En el corazón del bosque patagónico, donde el aire huele a tierra húmeda y resina, Juliana Awada (51) encuentra su refugio, una tradición que se extiende por más de quince veranos.
Este año, sin embargo, el paisaje es diferente. Tras su separación de Mauricio Macri (66), la ex primera dama se ha instalado en su fabulosa residencia de Villa La Angostura junto a sus hijas, Valentina Barbier (22) y Antonia Macri (14), buscando la paz que solo la naturaleza puede ofrecer, según la revista Hola!
Conocida discretamente entre los lugareños como "la casa negra", una referencia a su diseño moderno y minimalista, la morada se alza en Bahía San Patricio, dentro del exclusivo Cumelén Country Club. Este rincón privilegiado, que antaño albergara las vacaciones del matrimonio presidencial, ahora resuena con nuevos matices y silencios reveladores.

Fiel a su compromiso con la naturaleza y la sustentabilidad, Awada insistió en que ni un solo árbol fuera talado durante la construcción. La casa, por lo tanto, se adaptó al entorno, integrándose armoniosamente con la flora nativa.

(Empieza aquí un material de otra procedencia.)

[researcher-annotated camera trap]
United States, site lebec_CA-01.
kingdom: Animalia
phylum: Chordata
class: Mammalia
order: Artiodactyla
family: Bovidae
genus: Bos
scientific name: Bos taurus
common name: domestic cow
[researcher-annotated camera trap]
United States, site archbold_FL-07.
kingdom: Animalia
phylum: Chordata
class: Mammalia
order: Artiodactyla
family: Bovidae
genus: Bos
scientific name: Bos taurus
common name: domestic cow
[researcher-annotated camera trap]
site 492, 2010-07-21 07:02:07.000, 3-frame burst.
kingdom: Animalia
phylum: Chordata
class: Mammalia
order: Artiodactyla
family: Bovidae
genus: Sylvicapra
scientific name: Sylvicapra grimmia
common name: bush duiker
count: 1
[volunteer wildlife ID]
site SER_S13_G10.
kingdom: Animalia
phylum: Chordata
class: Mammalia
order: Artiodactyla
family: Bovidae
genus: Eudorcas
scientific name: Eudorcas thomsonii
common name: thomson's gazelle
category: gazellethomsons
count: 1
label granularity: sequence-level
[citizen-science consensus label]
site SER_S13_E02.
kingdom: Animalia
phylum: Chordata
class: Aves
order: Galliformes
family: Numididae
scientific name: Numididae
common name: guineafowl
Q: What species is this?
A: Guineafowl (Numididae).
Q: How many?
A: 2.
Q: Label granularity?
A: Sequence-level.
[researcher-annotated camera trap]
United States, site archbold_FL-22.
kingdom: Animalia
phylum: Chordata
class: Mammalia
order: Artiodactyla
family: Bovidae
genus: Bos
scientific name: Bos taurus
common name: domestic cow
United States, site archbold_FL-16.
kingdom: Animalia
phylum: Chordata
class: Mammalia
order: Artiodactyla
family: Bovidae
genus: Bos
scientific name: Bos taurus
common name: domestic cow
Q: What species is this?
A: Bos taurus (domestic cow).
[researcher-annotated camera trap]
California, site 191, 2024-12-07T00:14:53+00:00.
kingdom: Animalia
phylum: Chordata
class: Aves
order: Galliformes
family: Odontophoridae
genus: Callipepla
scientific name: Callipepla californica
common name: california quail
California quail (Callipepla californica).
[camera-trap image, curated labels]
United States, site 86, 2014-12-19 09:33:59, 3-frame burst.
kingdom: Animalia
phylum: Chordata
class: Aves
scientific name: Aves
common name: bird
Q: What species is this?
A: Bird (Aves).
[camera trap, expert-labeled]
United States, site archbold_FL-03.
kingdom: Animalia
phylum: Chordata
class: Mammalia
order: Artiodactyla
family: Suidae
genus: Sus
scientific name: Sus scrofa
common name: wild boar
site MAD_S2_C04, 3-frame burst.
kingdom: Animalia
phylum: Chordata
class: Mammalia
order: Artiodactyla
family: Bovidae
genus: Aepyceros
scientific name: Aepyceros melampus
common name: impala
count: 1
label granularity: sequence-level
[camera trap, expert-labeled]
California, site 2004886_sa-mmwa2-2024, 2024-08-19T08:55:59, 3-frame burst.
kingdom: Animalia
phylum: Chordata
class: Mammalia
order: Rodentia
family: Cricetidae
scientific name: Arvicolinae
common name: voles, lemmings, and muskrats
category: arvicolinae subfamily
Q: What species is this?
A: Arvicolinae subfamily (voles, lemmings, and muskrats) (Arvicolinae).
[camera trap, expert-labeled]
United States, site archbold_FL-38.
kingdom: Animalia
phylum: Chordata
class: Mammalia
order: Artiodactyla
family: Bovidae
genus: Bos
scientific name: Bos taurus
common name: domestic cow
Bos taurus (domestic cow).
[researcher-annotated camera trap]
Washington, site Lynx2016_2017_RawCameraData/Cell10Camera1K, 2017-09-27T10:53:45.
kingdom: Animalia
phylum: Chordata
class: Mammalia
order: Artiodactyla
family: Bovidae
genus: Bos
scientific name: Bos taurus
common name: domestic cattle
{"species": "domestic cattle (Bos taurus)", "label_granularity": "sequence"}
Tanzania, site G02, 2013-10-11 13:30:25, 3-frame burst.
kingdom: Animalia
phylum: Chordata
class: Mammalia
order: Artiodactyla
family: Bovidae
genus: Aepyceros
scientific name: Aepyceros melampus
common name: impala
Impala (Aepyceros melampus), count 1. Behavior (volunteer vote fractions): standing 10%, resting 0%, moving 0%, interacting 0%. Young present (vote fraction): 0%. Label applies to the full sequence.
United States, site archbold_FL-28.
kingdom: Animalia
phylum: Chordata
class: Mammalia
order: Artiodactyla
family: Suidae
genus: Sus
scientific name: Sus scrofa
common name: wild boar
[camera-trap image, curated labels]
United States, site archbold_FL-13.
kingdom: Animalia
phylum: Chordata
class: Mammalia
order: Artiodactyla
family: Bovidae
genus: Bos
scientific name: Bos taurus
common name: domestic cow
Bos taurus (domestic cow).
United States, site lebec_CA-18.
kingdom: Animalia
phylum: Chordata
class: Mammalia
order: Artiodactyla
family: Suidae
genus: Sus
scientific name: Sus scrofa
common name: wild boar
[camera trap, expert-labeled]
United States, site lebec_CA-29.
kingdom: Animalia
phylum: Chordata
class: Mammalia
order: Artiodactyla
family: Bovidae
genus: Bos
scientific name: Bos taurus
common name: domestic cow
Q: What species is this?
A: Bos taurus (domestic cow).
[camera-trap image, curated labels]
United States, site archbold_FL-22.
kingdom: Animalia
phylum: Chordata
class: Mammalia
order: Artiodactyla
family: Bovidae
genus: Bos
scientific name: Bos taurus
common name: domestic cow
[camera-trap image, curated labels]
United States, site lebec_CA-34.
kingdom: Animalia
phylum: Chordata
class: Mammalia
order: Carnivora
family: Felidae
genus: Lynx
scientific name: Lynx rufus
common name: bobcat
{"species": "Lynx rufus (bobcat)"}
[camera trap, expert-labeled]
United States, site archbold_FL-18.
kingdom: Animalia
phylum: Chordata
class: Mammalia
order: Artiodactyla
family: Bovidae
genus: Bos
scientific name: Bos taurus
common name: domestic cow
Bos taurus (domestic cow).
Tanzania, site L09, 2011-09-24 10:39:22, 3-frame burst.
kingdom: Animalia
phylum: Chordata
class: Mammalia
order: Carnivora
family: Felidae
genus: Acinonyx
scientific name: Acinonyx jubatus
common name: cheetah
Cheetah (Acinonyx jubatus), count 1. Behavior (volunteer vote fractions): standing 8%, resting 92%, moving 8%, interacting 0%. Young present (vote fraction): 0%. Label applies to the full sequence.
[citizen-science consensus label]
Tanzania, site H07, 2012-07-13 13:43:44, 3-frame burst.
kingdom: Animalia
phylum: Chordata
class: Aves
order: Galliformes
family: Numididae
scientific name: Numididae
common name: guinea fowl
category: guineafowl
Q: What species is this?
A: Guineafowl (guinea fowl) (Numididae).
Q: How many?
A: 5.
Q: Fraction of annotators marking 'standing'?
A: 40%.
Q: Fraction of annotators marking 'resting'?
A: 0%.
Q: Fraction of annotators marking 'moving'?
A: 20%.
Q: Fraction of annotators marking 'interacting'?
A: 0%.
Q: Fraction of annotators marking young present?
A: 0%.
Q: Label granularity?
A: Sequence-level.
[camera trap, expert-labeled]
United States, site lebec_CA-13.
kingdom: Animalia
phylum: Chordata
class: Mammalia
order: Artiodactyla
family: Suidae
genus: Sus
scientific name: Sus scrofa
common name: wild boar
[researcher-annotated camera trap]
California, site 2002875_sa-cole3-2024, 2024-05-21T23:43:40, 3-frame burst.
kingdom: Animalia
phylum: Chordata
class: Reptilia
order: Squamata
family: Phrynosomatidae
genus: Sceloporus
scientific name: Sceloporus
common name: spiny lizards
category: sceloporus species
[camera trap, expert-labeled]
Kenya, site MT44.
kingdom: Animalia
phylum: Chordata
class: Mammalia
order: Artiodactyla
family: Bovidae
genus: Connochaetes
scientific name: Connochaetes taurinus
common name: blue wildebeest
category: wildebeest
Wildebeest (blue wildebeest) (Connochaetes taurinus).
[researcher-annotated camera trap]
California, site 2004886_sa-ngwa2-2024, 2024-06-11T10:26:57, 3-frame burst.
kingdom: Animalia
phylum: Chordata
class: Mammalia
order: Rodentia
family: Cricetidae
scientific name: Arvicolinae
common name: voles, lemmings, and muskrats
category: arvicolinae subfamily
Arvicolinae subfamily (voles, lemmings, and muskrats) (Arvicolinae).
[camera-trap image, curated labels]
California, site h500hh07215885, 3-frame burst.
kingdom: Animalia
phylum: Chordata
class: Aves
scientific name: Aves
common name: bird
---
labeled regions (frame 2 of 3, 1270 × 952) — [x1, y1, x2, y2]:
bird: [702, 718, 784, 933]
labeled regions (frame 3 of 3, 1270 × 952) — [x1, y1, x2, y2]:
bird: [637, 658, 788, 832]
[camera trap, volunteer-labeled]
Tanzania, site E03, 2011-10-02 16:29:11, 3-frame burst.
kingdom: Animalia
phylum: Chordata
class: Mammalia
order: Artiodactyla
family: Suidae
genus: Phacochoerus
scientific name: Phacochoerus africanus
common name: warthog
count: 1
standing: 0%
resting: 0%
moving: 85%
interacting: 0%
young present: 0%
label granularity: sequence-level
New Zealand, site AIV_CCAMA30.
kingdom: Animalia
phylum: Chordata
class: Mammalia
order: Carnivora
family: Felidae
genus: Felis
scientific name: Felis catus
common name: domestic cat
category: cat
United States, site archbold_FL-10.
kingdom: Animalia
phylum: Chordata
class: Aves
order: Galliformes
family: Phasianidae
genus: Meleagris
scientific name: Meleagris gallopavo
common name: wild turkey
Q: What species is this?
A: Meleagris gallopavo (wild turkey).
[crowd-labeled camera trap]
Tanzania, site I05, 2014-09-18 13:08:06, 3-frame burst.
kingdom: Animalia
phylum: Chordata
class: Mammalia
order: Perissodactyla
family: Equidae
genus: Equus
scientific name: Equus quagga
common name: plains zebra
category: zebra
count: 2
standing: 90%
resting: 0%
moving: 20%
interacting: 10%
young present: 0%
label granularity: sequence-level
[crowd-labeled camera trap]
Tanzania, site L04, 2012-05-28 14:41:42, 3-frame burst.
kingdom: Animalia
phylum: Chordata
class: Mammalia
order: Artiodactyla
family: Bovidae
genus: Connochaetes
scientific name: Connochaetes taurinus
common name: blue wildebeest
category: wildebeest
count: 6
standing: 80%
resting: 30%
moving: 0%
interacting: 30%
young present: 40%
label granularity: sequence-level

Los techos, diseñados para recolectar agua de lluvia para el riego, son un testimonio de esta filosofía, al igual que la espaciosa área destinada a los huéspedes. Por sus estancias han pasado Elsa "Pomi" Baer (89), la madre de Juliana, irradiando sabiduría; Agustina (42) -la hija mayor de Macri-, acompañada de su mujer, Bernardita Barreiro (32); y, recientemente, Delfina Rossi, sobrina de Awada e hija del arquitecto que dio forma a este hogar.
También fue el escenario donde Antonia, la hija menor del ex matrimonio presidencial, recibió a sus amigas este verano, creando recuerdos que perdurarán más allá de las estaciones.